Task instructions – Extract each line of the material that follows exactly and omit its pictures.

Supplied material –
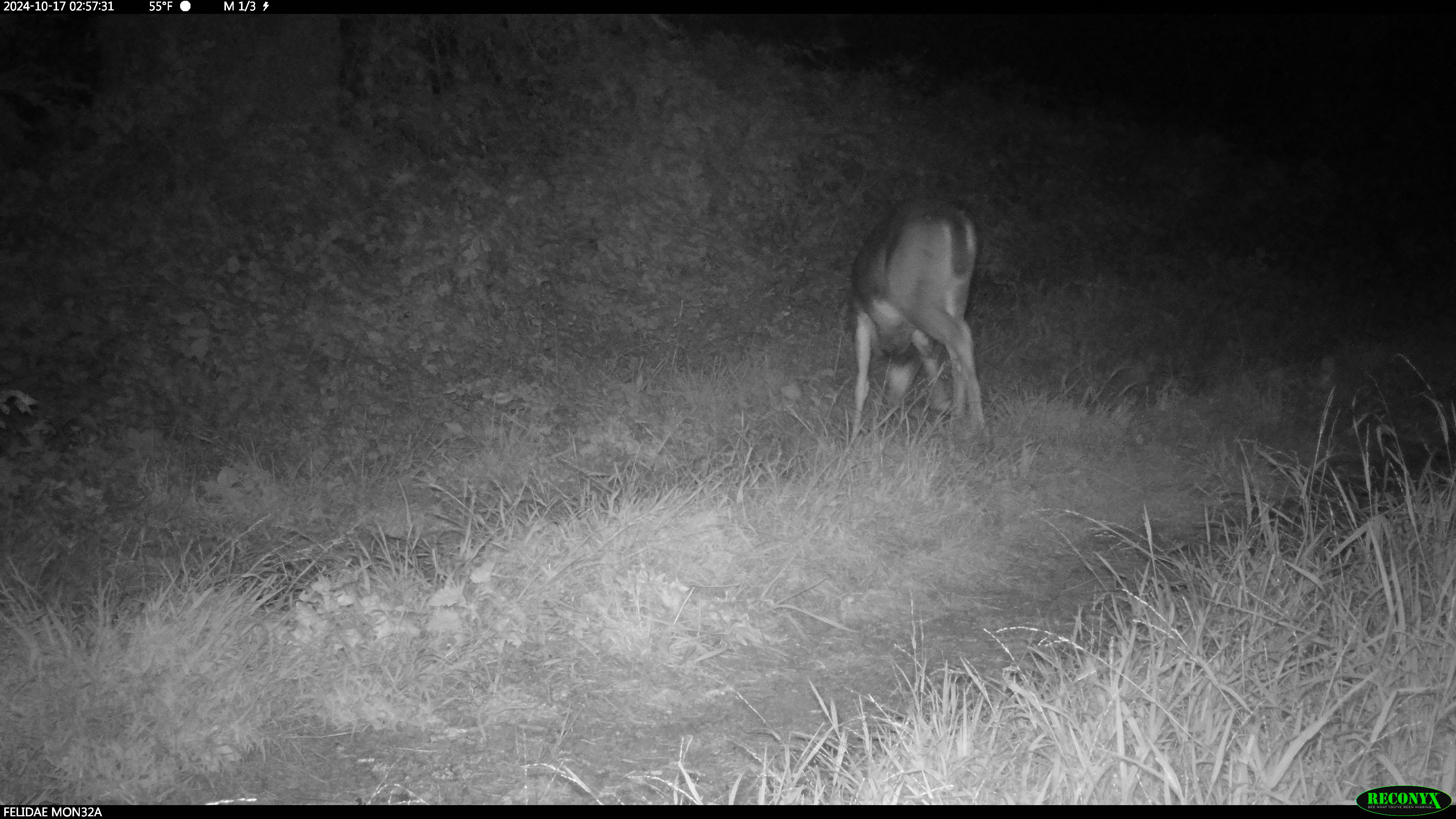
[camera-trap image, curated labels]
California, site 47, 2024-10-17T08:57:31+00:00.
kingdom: Animalia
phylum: Chordata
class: Mammalia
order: Artiodactyla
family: Cervidae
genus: Odocoileus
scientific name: Odocoileus hemionus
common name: mule deer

Expected answer –
[camera-trap image, curated labels]
California, site 47, 2024-10-17T08:57:31+00:00.
kingdom: Animalia
phylum: Chordata
class: Mammalia
order: Artiodactyla
family: Cervidae
genus: Odocoileus
scientific name: Odocoileus hemionus
common name: mule deer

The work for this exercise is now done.